##### Listed entries

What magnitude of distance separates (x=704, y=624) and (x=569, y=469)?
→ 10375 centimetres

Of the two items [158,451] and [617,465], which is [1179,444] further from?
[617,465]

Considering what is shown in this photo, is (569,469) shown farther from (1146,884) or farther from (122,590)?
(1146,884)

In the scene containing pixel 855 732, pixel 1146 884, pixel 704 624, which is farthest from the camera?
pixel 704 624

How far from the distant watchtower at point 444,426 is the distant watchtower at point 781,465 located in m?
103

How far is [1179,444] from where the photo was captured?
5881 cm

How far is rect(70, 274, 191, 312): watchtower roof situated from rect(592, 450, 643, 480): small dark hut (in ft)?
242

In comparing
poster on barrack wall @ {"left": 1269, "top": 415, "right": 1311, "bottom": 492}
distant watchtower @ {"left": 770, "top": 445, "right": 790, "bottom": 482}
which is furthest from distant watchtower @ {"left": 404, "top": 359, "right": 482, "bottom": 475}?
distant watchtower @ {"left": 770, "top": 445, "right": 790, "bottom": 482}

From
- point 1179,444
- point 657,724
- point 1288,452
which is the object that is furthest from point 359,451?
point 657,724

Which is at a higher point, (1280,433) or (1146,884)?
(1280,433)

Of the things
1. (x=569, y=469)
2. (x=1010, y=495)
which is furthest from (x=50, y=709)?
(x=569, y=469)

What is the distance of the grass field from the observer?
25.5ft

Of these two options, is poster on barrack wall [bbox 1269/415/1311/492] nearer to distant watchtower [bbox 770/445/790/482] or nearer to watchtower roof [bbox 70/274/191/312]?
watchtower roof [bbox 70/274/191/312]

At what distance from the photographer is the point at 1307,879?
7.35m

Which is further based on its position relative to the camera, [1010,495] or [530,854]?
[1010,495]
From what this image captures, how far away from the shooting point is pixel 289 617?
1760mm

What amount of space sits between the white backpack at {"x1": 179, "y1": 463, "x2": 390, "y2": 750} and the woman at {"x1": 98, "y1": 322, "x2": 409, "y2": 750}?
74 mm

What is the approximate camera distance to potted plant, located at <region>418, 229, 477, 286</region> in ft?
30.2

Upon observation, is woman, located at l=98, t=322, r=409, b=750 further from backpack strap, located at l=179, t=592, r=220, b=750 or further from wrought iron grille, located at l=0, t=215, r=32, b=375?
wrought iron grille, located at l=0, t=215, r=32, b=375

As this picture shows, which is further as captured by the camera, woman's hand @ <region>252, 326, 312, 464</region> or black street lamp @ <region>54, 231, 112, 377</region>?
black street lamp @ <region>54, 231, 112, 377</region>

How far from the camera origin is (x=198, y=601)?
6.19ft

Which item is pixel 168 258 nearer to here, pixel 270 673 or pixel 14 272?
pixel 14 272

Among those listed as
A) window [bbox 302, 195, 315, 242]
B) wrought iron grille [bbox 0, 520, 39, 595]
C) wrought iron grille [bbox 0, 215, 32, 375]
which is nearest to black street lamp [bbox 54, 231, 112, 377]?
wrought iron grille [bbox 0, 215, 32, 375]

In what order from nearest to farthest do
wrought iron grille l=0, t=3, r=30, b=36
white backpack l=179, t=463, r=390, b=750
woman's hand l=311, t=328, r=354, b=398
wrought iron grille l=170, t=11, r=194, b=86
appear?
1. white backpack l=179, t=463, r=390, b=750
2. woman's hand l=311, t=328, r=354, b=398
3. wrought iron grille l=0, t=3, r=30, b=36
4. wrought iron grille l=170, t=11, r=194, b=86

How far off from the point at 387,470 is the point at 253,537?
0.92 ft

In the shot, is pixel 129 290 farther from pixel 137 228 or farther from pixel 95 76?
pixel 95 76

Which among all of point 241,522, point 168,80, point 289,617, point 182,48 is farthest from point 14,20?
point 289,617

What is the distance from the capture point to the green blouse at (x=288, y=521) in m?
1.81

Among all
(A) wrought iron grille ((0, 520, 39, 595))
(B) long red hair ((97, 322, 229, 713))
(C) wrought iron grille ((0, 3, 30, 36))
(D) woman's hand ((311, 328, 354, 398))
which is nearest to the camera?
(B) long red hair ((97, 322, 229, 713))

##########

-- Goal of the exercise --
Quote every line above word for word.

-- Exercise response --
What magnitude of distance separates (x=704, y=624) and (x=569, y=469)?
→ 10375 centimetres

Of the two items [158,451] and [617,465], which is [1179,444] further from?
[617,465]

Considering what is shown in this photo, is (569,469) shown farther from (1146,884) or farther from (122,590)?
(1146,884)

In the scene containing pixel 855 732, pixel 1146 884, pixel 704 624, which is farthest from the camera?
pixel 704 624

How far from the distant watchtower at point 444,426 is the distant watchtower at point 781,465 located in m?
103

How far is [1179,444] from where the photo was captured?
5881 cm

How far is rect(70, 274, 191, 312): watchtower roof situated from rect(592, 450, 643, 480): small dark hut (in ft)?
242

In comparing
poster on barrack wall @ {"left": 1269, "top": 415, "right": 1311, "bottom": 492}
distant watchtower @ {"left": 770, "top": 445, "right": 790, "bottom": 482}
which is furthest from distant watchtower @ {"left": 404, "top": 359, "right": 482, "bottom": 475}?
distant watchtower @ {"left": 770, "top": 445, "right": 790, "bottom": 482}

From
- point 1179,444
- point 657,724
- point 1288,452
which is the object that is furthest from point 359,451?
point 657,724

Which is at a higher point, (1280,433) or (1146,884)?
(1280,433)

Of the things
1. (x=569, y=469)
2. (x=1010, y=495)
which is furthest from (x=50, y=709)?
(x=569, y=469)

What is the distance of the grass field from the observer?
25.5ft

Of these two options, is poster on barrack wall [bbox 1269/415/1311/492] nearer to distant watchtower [bbox 770/445/790/482] or nearer to watchtower roof [bbox 70/274/191/312]?
watchtower roof [bbox 70/274/191/312]

At what distance from the photographer is the point at 1307,879?
7.35m

Which is further based on its position relative to the camera, [1010,495] or [530,854]?
[1010,495]
From what this image captures, how far away from the shooting point is pixel 289 617?
1760mm

What amount of space sits between the white backpack at {"x1": 179, "y1": 463, "x2": 390, "y2": 750} and the woman at {"x1": 98, "y1": 322, "x2": 409, "y2": 750}?
74 mm

What is the approximate camera distance to potted plant, located at <region>418, 229, 477, 286</region> in ft?
30.2

Upon observation, is woman, located at l=98, t=322, r=409, b=750 further from backpack strap, located at l=179, t=592, r=220, b=750 or further from wrought iron grille, located at l=0, t=215, r=32, b=375?
wrought iron grille, located at l=0, t=215, r=32, b=375

As this picture shows, which is further as captured by the camera, woman's hand @ <region>252, 326, 312, 464</region> or black street lamp @ <region>54, 231, 112, 377</region>?
black street lamp @ <region>54, 231, 112, 377</region>

How far from the camera origin is (x=198, y=601)?
6.19ft

Which item is pixel 168 258 nearer to here, pixel 270 673 or pixel 14 272?
pixel 14 272

Among those listed as
A) window [bbox 302, 195, 315, 242]
B) wrought iron grille [bbox 0, 520, 39, 595]
C) wrought iron grille [bbox 0, 215, 32, 375]
which is nearest to black street lamp [bbox 54, 231, 112, 377]?
wrought iron grille [bbox 0, 215, 32, 375]

In what order from nearest to farthest do
wrought iron grille l=0, t=3, r=30, b=36
white backpack l=179, t=463, r=390, b=750
woman's hand l=311, t=328, r=354, b=398
wrought iron grille l=170, t=11, r=194, b=86
appear?
1. white backpack l=179, t=463, r=390, b=750
2. woman's hand l=311, t=328, r=354, b=398
3. wrought iron grille l=0, t=3, r=30, b=36
4. wrought iron grille l=170, t=11, r=194, b=86

How far off from the point at 387,470 is the point at 253,537?
0.92 ft

In the shot, is pixel 129 290 farther from pixel 137 228 or farther from pixel 95 76?
pixel 95 76

Which among all of point 241,522, point 168,80, point 289,617, point 182,48 is farthest from point 14,20?
point 289,617

What is the distance from the capture point to the green blouse at (x=288, y=521) in m?
1.81

Among all
(A) wrought iron grille ((0, 520, 39, 595))
(B) long red hair ((97, 322, 229, 713))
(C) wrought iron grille ((0, 3, 30, 36))
(D) woman's hand ((311, 328, 354, 398))
which is nearest to the camera?
(B) long red hair ((97, 322, 229, 713))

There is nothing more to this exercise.